(Task requirements) Reproduce every line of the material below without changing anything.

(Dataset entries)
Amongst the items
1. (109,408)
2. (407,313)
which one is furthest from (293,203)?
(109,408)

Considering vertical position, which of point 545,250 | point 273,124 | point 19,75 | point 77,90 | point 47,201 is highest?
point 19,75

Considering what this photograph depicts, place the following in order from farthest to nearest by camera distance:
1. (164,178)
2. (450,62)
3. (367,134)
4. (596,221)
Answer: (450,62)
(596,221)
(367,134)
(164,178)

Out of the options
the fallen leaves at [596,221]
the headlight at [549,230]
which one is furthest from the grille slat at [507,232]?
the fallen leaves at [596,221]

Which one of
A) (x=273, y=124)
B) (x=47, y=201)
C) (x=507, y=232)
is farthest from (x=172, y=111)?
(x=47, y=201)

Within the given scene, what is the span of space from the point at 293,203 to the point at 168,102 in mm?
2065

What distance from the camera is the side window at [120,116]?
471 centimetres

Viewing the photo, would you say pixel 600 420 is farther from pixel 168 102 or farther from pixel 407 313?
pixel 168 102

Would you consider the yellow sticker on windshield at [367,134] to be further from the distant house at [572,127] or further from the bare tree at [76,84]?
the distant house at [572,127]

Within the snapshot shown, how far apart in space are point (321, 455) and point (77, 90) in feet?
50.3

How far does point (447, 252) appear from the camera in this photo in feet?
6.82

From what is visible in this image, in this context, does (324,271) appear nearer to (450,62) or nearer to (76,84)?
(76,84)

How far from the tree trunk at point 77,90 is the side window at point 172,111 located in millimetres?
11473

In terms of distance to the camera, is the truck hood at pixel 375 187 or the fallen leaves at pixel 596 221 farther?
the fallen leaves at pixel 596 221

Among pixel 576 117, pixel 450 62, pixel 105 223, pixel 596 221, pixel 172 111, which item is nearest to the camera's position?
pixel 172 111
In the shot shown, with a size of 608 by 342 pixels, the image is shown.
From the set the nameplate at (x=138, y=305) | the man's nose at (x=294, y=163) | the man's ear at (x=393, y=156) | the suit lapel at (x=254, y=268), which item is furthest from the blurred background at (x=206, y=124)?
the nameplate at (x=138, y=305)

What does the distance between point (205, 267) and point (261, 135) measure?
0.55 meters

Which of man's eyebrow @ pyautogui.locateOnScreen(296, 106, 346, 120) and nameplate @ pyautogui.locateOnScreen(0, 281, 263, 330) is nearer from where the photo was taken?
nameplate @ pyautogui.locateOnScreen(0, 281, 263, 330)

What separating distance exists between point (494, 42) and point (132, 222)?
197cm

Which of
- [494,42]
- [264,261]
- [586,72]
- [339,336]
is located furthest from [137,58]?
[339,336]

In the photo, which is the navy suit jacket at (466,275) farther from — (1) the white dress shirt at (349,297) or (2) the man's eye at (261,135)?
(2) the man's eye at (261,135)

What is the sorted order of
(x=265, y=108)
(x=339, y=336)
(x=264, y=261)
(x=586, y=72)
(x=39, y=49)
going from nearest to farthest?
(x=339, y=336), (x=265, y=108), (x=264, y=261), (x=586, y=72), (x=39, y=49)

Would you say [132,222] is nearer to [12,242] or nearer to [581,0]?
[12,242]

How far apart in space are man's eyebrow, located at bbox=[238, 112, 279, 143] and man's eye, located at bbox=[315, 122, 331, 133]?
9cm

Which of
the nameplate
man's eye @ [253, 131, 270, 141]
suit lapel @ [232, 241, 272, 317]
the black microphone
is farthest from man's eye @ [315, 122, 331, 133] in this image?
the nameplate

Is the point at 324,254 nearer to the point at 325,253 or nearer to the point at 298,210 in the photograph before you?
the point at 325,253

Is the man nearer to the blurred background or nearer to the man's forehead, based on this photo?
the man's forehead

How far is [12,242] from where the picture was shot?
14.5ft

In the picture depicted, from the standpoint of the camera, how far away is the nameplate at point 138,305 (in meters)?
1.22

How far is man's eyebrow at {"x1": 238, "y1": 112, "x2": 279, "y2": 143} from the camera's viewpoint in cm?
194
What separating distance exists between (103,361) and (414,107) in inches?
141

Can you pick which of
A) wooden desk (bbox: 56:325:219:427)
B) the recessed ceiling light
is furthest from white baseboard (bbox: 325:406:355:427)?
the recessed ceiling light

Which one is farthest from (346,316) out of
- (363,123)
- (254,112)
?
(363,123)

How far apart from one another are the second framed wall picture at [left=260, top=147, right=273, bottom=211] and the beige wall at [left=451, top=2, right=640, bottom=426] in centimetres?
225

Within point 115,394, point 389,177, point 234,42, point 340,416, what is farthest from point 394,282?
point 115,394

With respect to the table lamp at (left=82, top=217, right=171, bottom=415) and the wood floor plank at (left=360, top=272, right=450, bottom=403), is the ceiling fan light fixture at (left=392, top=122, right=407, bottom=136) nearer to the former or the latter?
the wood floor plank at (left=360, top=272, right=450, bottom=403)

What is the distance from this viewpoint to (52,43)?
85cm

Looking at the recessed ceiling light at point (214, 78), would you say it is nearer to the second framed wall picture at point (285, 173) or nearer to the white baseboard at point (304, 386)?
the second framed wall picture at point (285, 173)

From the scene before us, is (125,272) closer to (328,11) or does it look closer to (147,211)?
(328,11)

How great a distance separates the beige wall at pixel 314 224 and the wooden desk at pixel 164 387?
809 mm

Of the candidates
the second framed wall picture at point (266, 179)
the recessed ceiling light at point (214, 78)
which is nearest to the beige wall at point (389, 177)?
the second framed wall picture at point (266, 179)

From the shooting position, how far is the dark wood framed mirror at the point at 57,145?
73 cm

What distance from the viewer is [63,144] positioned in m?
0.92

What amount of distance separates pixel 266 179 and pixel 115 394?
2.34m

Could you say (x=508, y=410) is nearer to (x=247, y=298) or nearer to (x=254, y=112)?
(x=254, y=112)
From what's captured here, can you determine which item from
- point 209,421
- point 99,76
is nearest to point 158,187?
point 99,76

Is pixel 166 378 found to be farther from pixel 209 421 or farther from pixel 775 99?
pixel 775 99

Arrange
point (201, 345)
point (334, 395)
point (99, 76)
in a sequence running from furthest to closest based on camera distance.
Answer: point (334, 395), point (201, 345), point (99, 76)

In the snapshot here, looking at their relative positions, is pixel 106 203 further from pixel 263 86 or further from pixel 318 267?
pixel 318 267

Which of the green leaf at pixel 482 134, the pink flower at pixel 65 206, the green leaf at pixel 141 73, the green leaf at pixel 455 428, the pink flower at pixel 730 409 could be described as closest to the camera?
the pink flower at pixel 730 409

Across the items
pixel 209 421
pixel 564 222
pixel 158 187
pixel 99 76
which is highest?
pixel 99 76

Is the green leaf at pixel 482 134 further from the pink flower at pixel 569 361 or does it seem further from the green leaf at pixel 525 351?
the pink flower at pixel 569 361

(Exercise response)
Amongst the items
1. (109,408)
2. (407,313)
which one is furthest from (293,203)?
(109,408)

Considering vertical position, which of point 545,250 | point 273,124 | point 19,75 | point 77,90 | point 47,201 is highest?
point 19,75

Considering what this photograph depicts, place the following in order from farthest to nearest by camera distance:
1. (164,178)
2. (450,62)
3. (367,134)
4. (596,221)
Answer: (450,62)
(596,221)
(367,134)
(164,178)

Out of the options
the fallen leaves at [596,221]
the headlight at [549,230]
which one is furthest from the grille slat at [507,232]?
the fallen leaves at [596,221]

Which one of
A) (x=273, y=124)
B) (x=47, y=201)
C) (x=507, y=232)
is farthest from (x=172, y=111)?
(x=47, y=201)

Within the given scene, what is the span of space from the point at 293,203 to the point at 168,102 in mm?
2065

What distance from the camera is the side window at [120,116]?
471 centimetres

Viewing the photo, would you say pixel 600 420 is farther from pixel 168 102 or farther from pixel 407 313?
pixel 168 102

Would you consider the yellow sticker on windshield at [367,134] to be further from the distant house at [572,127] or further from the bare tree at [76,84]?
the distant house at [572,127]

Within the snapshot shown, how far apart in space are point (321, 455) and point (77, 90) in feet?
50.3

How far does point (447, 252) appear from the camera in this photo in feet?
6.82

From what is visible in this image, in this context, does (324,271) appear nearer to (450,62) or nearer to (76,84)?
(76,84)

How far from the tree trunk at point 77,90 is the side window at point 172,111 located in millimetres?
11473

In terms of distance to the camera, is the truck hood at pixel 375 187 or the fallen leaves at pixel 596 221 farther?
the fallen leaves at pixel 596 221

Among pixel 576 117, pixel 450 62, pixel 105 223, pixel 596 221, pixel 172 111, which item is nearest to the camera's position?
pixel 172 111
In the shot shown, with a size of 608 by 342 pixels, the image is shown.
From the set the nameplate at (x=138, y=305) | the man's nose at (x=294, y=163) | the man's ear at (x=393, y=156) | the suit lapel at (x=254, y=268), which item is furthest from the blurred background at (x=206, y=124)?
the nameplate at (x=138, y=305)

What does the distance between point (205, 267) and point (261, 135) measure?
0.55 meters

Which of man's eyebrow @ pyautogui.locateOnScreen(296, 106, 346, 120) and nameplate @ pyautogui.locateOnScreen(0, 281, 263, 330) is nearer from where the photo was taken?
nameplate @ pyautogui.locateOnScreen(0, 281, 263, 330)

What separating distance exists between point (494, 42) and point (132, 222)?
197cm

Which of
- [494,42]
- [264,261]
- [586,72]
- [339,336]
is located furthest from [137,58]?
[339,336]

In the photo, which is the navy suit jacket at (466,275) farther from — (1) the white dress shirt at (349,297) or (2) the man's eye at (261,135)?
(2) the man's eye at (261,135)

What is the sorted order of
(x=265, y=108)
(x=339, y=336)
(x=264, y=261)
(x=586, y=72)
(x=39, y=49)
going from nearest to farthest?
(x=339, y=336), (x=265, y=108), (x=264, y=261), (x=586, y=72), (x=39, y=49)

Would you say [132,222] is nearer to [12,242] or nearer to [581,0]?
[12,242]

How far apart in space are man's eyebrow, located at bbox=[238, 112, 279, 143] and man's eye, located at bbox=[315, 122, 331, 133]?
9cm

Which of
the nameplate
man's eye @ [253, 131, 270, 141]
suit lapel @ [232, 241, 272, 317]
the black microphone
is farthest from man's eye @ [315, 122, 331, 133] in this image?
the nameplate

Is the point at 324,254 nearer to the point at 325,253 or nearer to the point at 298,210 in the photograph before you?
the point at 325,253

Is the man nearer to the blurred background or nearer to the man's forehead, based on this photo?
the man's forehead

How far is [12,242] from where the picture was shot?
14.5ft

In the picture depicted, from the standpoint of the camera, how far away is the nameplate at point 138,305 (in meters)?
1.22

How far is man's eyebrow at {"x1": 238, "y1": 112, "x2": 279, "y2": 143} from the camera's viewpoint in cm?
194
What separating distance exists between (103,361) and (414,107) in inches?
141

Can you pick which of
A) wooden desk (bbox: 56:325:219:427)
B) the recessed ceiling light
is furthest from white baseboard (bbox: 325:406:355:427)?
the recessed ceiling light

Which one is farthest from (346,316) out of
- (363,123)
- (254,112)
?
(363,123)

How far apart from one another are the second framed wall picture at [left=260, top=147, right=273, bottom=211] and the beige wall at [left=451, top=2, right=640, bottom=426] in centimetres?
225

Within point 115,394, point 389,177, point 234,42, point 340,416, what is farthest from point 394,282?
point 115,394

With respect to the table lamp at (left=82, top=217, right=171, bottom=415) and the wood floor plank at (left=360, top=272, right=450, bottom=403), is the ceiling fan light fixture at (left=392, top=122, right=407, bottom=136) nearer to the former or the latter?
the wood floor plank at (left=360, top=272, right=450, bottom=403)

What is the distance from this viewpoint to (52,43)?
85cm

Looking at the recessed ceiling light at point (214, 78), would you say it is nearer to the second framed wall picture at point (285, 173) or nearer to the white baseboard at point (304, 386)?
the second framed wall picture at point (285, 173)

From the scene before us, is (125,272) closer to (328,11) or does it look closer to (147,211)?
(328,11)

How great a distance separates the beige wall at pixel 314 224 and the wooden desk at pixel 164 387?
809 mm

Of the candidates
the second framed wall picture at point (266, 179)
the recessed ceiling light at point (214, 78)
which is nearest to the beige wall at point (389, 177)?
the second framed wall picture at point (266, 179)

From the shooting position, how far is the dark wood framed mirror at the point at 57,145?
73 cm

What distance from the viewer is [63,144] positioned in m?
0.92

What amount of distance separates pixel 266 179 and pixel 115 394?
2.34m

Could you say (x=508, y=410) is nearer to (x=247, y=298) or nearer to (x=254, y=112)?
(x=254, y=112)
From what's captured here, can you determine which item from
- point 209,421
- point 99,76
is nearest to point 158,187?
point 99,76

Is pixel 166 378 found to be farther from pixel 209 421 or farther from pixel 775 99?
pixel 775 99

Arrange
point (201, 345)
point (334, 395)
point (99, 76)
in a sequence running from furthest to closest based on camera distance.
Answer: point (334, 395), point (201, 345), point (99, 76)

In the snapshot here, looking at their relative positions, is pixel 106 203 further from pixel 263 86 or further from pixel 318 267?
pixel 318 267

Which of the green leaf at pixel 482 134, the pink flower at pixel 65 206, the green leaf at pixel 141 73, the green leaf at pixel 455 428, the pink flower at pixel 730 409 could be described as closest to the camera?
the pink flower at pixel 730 409

Across the items
pixel 209 421
pixel 564 222
pixel 158 187
pixel 99 76
which is highest?
pixel 99 76

Is the green leaf at pixel 482 134 further from the pink flower at pixel 569 361 or does it seem further from the green leaf at pixel 525 351?
the pink flower at pixel 569 361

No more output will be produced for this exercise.